WORK INSTRUCTION:
Arrange every line below as a JSON list of strings, one string per line, and omit the blank lines. Leave the pictures out of the answer.

Source data
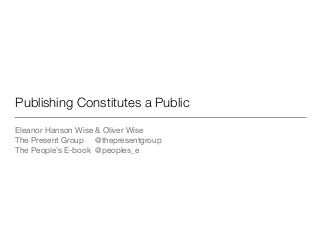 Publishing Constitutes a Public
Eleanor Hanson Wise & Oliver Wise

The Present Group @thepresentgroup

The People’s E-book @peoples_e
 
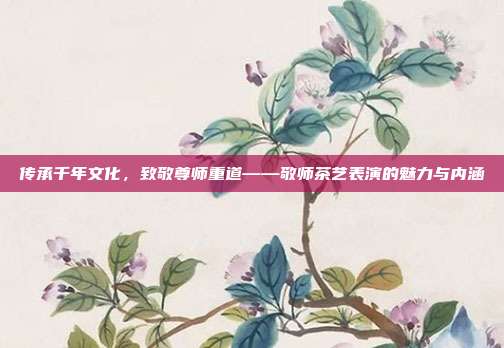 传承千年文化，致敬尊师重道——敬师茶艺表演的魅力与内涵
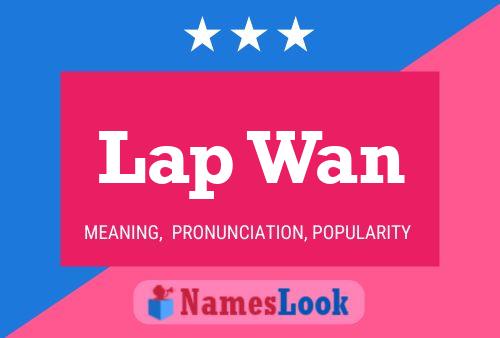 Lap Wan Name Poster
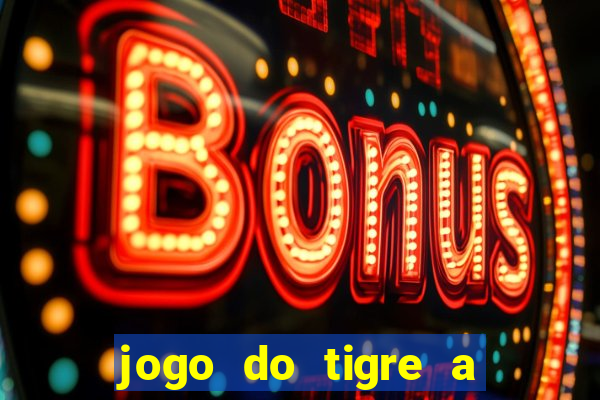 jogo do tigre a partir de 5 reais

RESULT:
[
  " Publishing Constitutes a Public",
  "Eleanor Hanson Wise & Oliver Wise",
  "The Present Group @thepresentgroup",
  "The People’s E-book @peoples_e",
  " 传承千年文化，致敬尊师重道——敬师茶艺表演的魅力与内涵",
  " Lap Wan Name Poster",
  " jogo do tigre a partir de 5 reais"
]